### Direction:
Rewrite the records below as a JSON list of strings, one string per line. Skip blank lines and leave out the pictures.

### Dataset records:
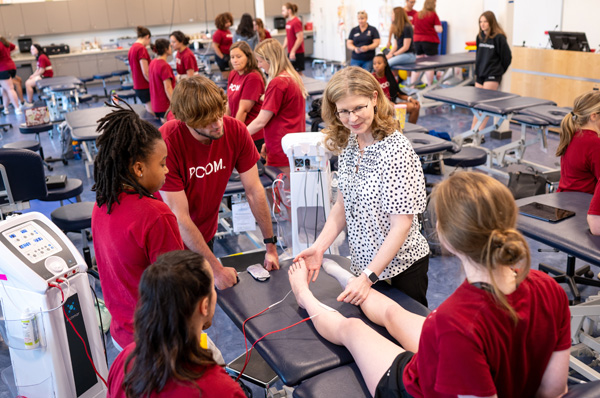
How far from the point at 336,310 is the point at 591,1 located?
6297mm

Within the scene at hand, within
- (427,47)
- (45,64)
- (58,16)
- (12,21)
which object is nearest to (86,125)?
(45,64)

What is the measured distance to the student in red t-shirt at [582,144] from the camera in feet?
8.73

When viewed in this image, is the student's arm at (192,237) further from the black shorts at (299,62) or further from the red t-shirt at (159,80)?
the black shorts at (299,62)

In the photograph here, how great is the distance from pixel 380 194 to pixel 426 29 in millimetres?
7004

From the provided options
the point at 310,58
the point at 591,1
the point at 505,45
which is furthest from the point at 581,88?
the point at 310,58

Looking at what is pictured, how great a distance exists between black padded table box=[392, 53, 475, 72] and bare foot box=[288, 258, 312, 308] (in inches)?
211

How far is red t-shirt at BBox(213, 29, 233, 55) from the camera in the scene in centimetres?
794

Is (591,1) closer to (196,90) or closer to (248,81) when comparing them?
(248,81)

### Final result:
[
  "How far from the point at 336,310 is the point at 591,1 located?",
  "6297mm",
  "Within the scene at hand, within",
  "- (427,47)",
  "- (45,64)",
  "- (58,16)",
  "- (12,21)",
  "which object is nearest to (86,125)?",
  "(45,64)",
  "What is the measured distance to the student in red t-shirt at [582,144] from the camera in feet?",
  "8.73",
  "When viewed in this image, is the student's arm at (192,237) further from the black shorts at (299,62) or further from the red t-shirt at (159,80)?",
  "the black shorts at (299,62)",
  "In the photograph here, how great is the distance from pixel 380 194 to pixel 426 29 in millimetres?",
  "7004",
  "From the provided options",
  "the point at 310,58",
  "the point at 591,1",
  "the point at 505,45",
  "which is furthest from the point at 581,88?",
  "the point at 310,58",
  "Looking at what is pictured, how great a distance exists between black padded table box=[392, 53, 475, 72] and bare foot box=[288, 258, 312, 308] (in inches)?",
  "211",
  "How far is red t-shirt at BBox(213, 29, 233, 55) from the camera in the scene in centimetres?",
  "794",
  "Is (591,1) closer to (196,90) or closer to (248,81) when comparing them?",
  "(248,81)"
]